When TES then brought up the criticisms of Rasch and asked whether the model was still being used, Schleicher responded: “No, we have now changed to a…That’s a good example where actually over the last few cycles, we started in 2009 to modify the Rasch model and then in 2012 we used a two-parameter variant and now in 2015 we have used the full three-parameter model that those [critics] were recommending.”
According to a subsequent interview with Pisa lead analyst Miyako Ikeda, Pisa has not actually abandoned Rasch altogether. But it has moved away from it – a change she says was brought in from 2015 rather than 2009 or 2012.
According to Ikeda, Pisa used a two parameter scaling model for the first time last year. As well looking at the level of difficulty of each question, as Rasch does, the model also takes into account how effective the question is at measuring performance; for example whether any difficulty is down to its core competence or extraneous factors such as the language it is asked in.

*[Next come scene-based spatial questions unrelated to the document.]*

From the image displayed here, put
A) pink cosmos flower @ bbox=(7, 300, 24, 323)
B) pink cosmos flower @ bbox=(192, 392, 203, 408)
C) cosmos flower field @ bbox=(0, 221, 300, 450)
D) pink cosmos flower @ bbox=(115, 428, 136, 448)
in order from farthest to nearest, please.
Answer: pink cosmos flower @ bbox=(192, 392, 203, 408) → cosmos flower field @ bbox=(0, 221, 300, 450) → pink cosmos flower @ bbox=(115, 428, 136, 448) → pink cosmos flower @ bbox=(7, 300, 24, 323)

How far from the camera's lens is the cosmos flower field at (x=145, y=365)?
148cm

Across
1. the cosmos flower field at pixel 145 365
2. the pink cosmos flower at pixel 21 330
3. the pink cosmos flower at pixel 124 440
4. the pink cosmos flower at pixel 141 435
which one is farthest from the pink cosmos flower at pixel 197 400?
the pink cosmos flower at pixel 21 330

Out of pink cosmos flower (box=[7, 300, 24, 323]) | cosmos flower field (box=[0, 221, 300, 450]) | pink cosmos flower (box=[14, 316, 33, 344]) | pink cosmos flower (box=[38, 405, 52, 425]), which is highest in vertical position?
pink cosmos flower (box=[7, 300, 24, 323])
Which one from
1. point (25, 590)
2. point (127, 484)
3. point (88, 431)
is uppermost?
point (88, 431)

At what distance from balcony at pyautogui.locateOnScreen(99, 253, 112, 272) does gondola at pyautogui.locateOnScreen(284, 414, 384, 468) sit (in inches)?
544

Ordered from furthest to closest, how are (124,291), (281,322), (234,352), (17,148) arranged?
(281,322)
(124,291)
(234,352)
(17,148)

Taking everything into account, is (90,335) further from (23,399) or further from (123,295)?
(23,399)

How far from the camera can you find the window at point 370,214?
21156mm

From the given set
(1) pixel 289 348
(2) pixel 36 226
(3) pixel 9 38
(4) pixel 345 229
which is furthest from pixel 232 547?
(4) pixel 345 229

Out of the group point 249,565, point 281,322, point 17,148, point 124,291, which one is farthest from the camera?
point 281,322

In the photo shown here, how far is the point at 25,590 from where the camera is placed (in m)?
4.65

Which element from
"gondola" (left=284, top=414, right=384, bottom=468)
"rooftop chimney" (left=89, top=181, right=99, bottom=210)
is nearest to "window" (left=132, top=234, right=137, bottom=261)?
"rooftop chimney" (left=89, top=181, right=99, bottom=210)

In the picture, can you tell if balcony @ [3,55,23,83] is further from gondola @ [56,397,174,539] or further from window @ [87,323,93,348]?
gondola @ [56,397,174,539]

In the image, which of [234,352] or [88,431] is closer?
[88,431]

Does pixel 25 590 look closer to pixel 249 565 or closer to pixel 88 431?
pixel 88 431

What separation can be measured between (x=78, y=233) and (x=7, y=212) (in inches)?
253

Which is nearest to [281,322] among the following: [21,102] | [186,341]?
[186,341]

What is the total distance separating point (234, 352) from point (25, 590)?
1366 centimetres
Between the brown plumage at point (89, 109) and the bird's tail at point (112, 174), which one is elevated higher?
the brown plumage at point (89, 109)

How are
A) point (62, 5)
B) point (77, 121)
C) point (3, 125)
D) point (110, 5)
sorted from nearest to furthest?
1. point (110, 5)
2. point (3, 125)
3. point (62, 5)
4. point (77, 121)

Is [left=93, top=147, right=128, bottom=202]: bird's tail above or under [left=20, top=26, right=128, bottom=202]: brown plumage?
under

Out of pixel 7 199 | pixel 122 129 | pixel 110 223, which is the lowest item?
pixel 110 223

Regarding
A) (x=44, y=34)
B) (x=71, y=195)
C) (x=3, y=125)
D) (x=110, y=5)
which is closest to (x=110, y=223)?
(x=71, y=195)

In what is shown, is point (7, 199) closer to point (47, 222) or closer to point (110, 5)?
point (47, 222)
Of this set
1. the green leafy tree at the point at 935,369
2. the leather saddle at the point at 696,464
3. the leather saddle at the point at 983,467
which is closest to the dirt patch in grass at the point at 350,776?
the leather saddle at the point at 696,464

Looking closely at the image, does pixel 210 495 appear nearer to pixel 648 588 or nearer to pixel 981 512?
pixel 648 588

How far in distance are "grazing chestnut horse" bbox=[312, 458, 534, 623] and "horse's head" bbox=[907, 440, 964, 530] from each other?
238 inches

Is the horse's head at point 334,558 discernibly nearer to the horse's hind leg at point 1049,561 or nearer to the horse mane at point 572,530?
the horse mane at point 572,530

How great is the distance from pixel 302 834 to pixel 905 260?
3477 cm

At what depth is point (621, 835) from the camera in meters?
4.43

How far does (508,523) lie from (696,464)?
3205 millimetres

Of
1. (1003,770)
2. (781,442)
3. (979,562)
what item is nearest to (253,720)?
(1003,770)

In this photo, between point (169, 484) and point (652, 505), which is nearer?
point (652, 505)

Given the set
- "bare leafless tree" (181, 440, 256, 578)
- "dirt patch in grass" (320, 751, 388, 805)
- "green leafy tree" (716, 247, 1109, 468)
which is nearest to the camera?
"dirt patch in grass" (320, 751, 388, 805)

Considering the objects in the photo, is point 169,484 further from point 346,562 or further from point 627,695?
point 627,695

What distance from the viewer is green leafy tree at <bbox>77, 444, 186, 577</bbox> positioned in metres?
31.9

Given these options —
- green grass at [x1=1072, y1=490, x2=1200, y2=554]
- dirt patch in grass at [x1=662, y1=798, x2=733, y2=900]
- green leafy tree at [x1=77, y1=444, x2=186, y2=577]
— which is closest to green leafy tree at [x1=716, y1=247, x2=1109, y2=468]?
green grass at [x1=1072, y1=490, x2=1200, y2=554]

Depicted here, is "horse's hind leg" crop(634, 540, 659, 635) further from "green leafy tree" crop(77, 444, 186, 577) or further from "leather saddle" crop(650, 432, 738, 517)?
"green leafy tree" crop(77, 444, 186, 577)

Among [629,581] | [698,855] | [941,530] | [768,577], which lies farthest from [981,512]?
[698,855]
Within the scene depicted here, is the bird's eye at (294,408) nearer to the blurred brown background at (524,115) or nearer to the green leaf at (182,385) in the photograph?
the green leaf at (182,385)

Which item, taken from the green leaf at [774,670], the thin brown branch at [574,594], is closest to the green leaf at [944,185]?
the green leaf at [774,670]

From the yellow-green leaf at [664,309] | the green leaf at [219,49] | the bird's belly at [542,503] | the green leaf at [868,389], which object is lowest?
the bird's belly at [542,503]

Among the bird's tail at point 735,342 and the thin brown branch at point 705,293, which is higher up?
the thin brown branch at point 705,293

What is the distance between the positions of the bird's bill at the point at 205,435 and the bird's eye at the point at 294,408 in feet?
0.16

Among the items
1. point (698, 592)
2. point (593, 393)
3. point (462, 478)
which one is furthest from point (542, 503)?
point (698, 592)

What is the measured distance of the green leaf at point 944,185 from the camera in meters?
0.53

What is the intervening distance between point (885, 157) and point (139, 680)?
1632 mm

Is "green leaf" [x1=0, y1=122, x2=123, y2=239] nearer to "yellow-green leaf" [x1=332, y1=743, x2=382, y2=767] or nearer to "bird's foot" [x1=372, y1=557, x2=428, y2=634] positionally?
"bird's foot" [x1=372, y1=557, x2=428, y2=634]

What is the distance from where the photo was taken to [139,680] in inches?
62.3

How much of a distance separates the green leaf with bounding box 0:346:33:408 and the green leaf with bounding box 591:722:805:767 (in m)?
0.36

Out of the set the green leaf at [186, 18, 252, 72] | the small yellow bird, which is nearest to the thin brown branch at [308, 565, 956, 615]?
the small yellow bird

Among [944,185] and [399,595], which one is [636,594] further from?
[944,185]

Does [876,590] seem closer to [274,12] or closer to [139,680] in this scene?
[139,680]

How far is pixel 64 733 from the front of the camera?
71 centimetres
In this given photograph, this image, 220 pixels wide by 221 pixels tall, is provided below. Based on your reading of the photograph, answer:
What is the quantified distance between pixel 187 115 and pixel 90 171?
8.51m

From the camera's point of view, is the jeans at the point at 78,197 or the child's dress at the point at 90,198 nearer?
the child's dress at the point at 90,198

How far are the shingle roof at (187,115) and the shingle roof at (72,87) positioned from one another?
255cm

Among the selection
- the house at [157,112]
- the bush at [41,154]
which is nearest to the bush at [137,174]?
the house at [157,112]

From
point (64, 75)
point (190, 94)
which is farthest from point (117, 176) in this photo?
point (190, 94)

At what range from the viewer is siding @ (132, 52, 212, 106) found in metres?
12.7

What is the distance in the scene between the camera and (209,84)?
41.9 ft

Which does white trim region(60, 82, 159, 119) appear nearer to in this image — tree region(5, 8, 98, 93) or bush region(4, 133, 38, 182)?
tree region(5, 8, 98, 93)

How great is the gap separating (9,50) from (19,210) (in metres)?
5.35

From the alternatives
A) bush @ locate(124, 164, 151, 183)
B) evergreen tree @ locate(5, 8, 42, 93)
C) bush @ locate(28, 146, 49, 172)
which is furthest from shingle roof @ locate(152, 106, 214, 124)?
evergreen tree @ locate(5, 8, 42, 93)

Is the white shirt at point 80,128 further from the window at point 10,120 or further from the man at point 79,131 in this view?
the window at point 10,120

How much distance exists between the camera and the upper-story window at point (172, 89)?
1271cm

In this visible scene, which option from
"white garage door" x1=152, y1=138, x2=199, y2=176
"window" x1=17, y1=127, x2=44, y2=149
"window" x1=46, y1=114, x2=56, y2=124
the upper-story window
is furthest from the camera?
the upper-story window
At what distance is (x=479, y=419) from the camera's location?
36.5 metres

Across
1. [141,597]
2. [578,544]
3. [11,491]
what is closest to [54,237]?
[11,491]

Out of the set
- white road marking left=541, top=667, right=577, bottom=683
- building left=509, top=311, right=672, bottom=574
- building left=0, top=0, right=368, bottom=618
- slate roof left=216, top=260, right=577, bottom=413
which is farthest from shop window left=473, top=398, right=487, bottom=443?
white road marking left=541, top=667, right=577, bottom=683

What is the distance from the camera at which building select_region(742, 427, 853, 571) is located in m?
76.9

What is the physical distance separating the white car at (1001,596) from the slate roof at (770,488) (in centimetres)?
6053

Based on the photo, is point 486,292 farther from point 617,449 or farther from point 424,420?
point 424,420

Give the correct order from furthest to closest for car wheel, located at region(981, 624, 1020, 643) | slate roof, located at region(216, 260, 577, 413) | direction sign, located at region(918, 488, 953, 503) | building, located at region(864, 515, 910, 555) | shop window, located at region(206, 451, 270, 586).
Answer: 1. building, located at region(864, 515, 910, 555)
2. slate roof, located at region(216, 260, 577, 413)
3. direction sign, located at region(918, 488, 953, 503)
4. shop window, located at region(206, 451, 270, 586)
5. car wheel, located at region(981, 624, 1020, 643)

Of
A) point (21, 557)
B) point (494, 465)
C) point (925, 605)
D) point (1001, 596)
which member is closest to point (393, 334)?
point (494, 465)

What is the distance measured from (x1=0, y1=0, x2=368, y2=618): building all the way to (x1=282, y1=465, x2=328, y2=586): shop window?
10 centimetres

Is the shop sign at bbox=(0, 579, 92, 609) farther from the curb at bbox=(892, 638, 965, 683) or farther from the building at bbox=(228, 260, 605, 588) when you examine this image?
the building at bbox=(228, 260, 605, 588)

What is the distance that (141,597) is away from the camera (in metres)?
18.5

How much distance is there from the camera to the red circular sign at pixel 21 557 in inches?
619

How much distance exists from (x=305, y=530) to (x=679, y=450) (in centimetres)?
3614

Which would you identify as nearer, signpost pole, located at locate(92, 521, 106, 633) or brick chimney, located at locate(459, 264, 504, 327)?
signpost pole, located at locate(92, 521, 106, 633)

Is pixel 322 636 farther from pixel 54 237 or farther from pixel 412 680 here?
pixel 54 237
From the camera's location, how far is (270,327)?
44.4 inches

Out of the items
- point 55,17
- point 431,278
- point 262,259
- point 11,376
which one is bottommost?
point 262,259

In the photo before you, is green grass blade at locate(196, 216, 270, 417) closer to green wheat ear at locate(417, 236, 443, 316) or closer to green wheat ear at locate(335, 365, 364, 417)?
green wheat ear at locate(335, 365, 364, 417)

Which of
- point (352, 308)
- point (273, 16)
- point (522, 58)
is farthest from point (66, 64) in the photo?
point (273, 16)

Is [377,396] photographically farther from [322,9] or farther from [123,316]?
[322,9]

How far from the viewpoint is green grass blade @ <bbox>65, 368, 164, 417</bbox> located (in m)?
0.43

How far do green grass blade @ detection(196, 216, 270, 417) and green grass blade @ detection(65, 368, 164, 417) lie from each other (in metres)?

Pisa now uses a mix of Rasch and the two-parameter model, depending on the question, in what Ikeda describes as a “hybrid” solution. But she says there are no plans to introduce a three-parameter model – which would also take into account how guessable questions are, as well as their level of difficulty and discrimination – because that would make the test too long.
The differences between Ikeda’s and Schleicher’s accounts are worth highlighting, not to be facetious but because they illustrate how difficult it can be to fully explain the highly technical, but crucial, details, even for those at the heart of Pisa.